Stored data entries

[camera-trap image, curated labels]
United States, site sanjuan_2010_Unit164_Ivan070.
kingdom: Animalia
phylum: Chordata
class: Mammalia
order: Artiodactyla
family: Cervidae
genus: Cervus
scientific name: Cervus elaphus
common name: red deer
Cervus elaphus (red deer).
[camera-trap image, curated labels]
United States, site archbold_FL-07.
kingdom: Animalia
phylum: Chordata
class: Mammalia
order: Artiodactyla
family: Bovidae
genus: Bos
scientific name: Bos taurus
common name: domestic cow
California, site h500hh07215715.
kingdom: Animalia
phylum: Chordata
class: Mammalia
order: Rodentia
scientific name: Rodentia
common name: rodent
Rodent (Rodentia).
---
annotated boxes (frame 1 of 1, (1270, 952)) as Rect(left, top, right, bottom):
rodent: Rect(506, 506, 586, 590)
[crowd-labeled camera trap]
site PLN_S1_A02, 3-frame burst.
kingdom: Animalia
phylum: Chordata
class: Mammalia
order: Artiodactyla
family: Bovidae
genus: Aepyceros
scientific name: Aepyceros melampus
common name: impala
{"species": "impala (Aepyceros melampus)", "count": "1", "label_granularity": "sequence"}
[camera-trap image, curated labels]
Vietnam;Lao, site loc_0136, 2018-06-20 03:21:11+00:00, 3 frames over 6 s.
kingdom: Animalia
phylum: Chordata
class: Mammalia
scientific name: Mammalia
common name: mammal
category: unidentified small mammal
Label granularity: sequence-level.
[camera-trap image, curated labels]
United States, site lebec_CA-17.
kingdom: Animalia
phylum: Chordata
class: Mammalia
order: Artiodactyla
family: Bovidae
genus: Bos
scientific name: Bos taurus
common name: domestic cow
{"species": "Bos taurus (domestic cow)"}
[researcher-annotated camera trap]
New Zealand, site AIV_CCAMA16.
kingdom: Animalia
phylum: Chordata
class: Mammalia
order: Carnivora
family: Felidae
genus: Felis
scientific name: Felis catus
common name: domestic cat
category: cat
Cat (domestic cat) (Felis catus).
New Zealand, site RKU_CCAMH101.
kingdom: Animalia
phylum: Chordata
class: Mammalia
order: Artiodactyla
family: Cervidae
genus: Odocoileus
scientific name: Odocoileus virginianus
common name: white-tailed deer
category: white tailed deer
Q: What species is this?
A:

◆ Requirement: Bring together every line in the entries that holds the string "Aepyceros".

◆ Reply to the exercise:
genus: Aepyceros
scientific name: Aepyceros melampus
{"species": "impala (Aepyceros melampus)", "count": "1", "label_granularity": "sequence"}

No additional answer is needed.